SOLICITUDES:
1. Responde estas preguntas según el texto sobre los secretos:
(a) ¿Qué diario conservador se menciona?
(b) ¿A quiénes se elogia en el primer capítulo del libro?
(c) ¿Qué se considera la muerte de la personalidad?
2. Devuelve sin cambios el fragmento del texto sobre los secretos que empieza en las palabras "En la vida privada, en" y termina tras las palabras "de lo Invisible.".
3. Enumera todos los nombres propios de persona que aparecen en el texto sobre los secretos.

TEXTO PARA LEER:
Sus esfuerzos han sido sin desmayo vanos para lograr la rectificación de un error completo. La sombra de la sospecha no ha dejado de acompañarle, con desconfianzas y hasta denuncias implícitas, hasta resurgir, abandonando toda esperanza, bajo la escena güelfa. Si lo dijo Internet, como si lo dijera Blas, punto redondo. No, no es, no ha sido sacerdote, ni mucho menos ha mantenido una doble vida.


¿Puedo imaginar la reacción de un lector de un diario conservador como ABC que, viendo la foto encorbatada de un supuesto sacerdote, busca el libro y que, tras leer la contraportada en que lo define como “reaccionario”, lo abre encontrándose con una dedicatoria a su mujer y, a continuación, un primer capítulo en que se elogia a San Bernardo y a Dante desde un monasterio familiar? Lo menos descabellado, lo más elegante, será pensar que se trata de un excéntrico presbítero anglicano o, en plan sofisticado, de uno greco-católico. Reconozcamos que en un "escritor" español suena raro, raro, raro.


¿Quién no tiene secretos? Un error tan terrible como común consiste en creer que uno se avergüenza –o peor aún, que debe avergonzarse- de tener algo que esconder. La pura transparencia, como un invertido dios juanrramoniano, es una distopía aterradora. De hecho, no me avergüenza tener secretos. A cierta edad, de tanto haber cometido equivocaciones, puede uno llegar a aconsejar con prudencia. Además, ¿por qué ocultar el derecho a la privacidad? Uno no camina desnudo por la calle ni va enseñando cicatrices por rigidez moral sino por cívico autorrespeto.

En la vida privada, en cambio, la excepción parece haberse convertido en regla. La autobiografía y la confesión, como géneros literarios, han sido devorados por la exhibición impúdica de inconexos retazos, gramaticales y psicológicos, de nuestros instintos. La ausencia de secretos es la muerte de la personalidad.


La intimidad asoma en el límite de la palabra que se retira ante el misterio de la persona, que no es su imagen, sino la realidad que, proyectándola, la abriga más ancha, más profunda, más indecible. Confundimos con el criminal que escamotea su delito a quien, guardando silencio en presente, construye su futuro sobre los cimientos del pasado. A la santidad no le faltan secretos, sino que se asoma, con claridad misteriosa, al secreto que falta. Sólo es visible a la luz de lo Invisible.

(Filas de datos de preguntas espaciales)

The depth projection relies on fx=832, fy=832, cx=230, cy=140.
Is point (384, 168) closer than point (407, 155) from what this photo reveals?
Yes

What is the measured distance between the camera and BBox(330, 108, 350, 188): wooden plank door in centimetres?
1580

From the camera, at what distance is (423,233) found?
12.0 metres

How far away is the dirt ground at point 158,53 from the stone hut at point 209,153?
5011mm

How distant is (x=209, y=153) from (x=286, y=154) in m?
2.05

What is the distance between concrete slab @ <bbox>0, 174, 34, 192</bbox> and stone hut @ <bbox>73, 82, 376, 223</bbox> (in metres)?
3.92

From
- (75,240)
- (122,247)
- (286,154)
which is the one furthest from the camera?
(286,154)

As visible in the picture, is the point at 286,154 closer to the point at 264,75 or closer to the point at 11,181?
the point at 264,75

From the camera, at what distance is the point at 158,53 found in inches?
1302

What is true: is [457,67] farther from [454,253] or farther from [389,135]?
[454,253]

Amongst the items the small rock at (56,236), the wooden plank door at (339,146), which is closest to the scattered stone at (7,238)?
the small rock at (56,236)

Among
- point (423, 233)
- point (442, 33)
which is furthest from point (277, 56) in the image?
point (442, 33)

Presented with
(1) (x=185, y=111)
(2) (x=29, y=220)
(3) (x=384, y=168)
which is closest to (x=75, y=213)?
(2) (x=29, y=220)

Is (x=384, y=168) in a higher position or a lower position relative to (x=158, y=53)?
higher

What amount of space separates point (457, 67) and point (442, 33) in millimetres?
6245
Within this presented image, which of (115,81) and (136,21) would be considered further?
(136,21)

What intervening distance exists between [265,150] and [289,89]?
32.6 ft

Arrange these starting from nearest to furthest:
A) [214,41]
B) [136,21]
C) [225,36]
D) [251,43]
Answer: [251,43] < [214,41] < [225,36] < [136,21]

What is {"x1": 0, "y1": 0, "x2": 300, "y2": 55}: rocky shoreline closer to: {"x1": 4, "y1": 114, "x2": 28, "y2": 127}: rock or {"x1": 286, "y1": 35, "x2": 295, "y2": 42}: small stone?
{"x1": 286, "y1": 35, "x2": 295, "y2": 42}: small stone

RESULTADOS:
1.
(a) ABC.
(b) A San Bernardo y a Dante.
(c) La ausencia de secretos.

2.
En la vida privada, en cambio, la excepción parece haberse convertido en regla. La autobiografía y la confesión, como géneros literarios, han sido devorados por la exhibición impúdica de inconexos retazos, gramaticales y psicológicos, de nuestros instintos. La ausencia de secretos es la muerte de la personalidad.


La intimidad asoma en el límite de la palabra que se retira ante el misterio de la persona, que no es su imagen, sino la realidad que, proyectándola, la abriga más ancha, más profunda, más indecible. Confundimos con el criminal que escamotea su delito a quien, guardando silencio en presente, construye su futuro sobre los cimientos del pasado. A la santidad no le faltan secretos, sino que se asoma, con claridad misteriosa, al secreto que falta. Sólo es visible a la luz de lo Invisible.

3. Blas, San Bernardo, Dante